Not only listed in Hong Kong, these enterprises are also listed in Shanghai's A-share bourse and act as the market's weighted shares. The flow of a portion of the country's foreign reserves to H-shares is expected to restore confidence in the whole domestic stock market if it performs well in Hong Kong.
In addition, the foreign reserve investment in the H-shares will also help investors regain confidence in Hong Kong's stock market.
Over the past year, the stock market in the Special Administrative Region has also experienced large fluctuations. Recently Hong Kong's Hang Seng index plummeted under 16,000 points from last year's highest 31,000. Given that domestic H-shares play an influential role in Hong Kong's stock market, the flow of the country's foreign reserves to H-shares will help investors regain confidence in Hang Seng's H-shares.
These are only part of the benefits to be brought by the flow of the country's foreign reserves to H-shares. In the context of global financial turbulence, Hong Kong's stock will be the safest harbor for the ever-increasing foreign reserves, given that we have a better knowledge about the market compared with other risky or uncertain foreign stocks.

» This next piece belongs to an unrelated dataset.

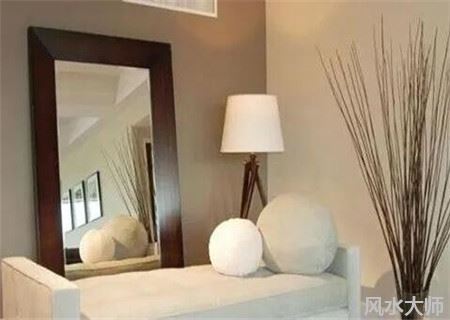 家中镜子摆放风水禁忌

In view of potential risks, the purchase of a large amount of stocks of the Hong Kong-listed central enterprises also means purchasing into the future of the country's economic development. Given its large scale, the flow of foreign reserve to H-shares is not expected to cause excessive speculation under the current, well-run market monitoring system in Hong Kong.
The author is a researcher with the Institute of Finance and Banking under the Chinese Academy of Social Sciences.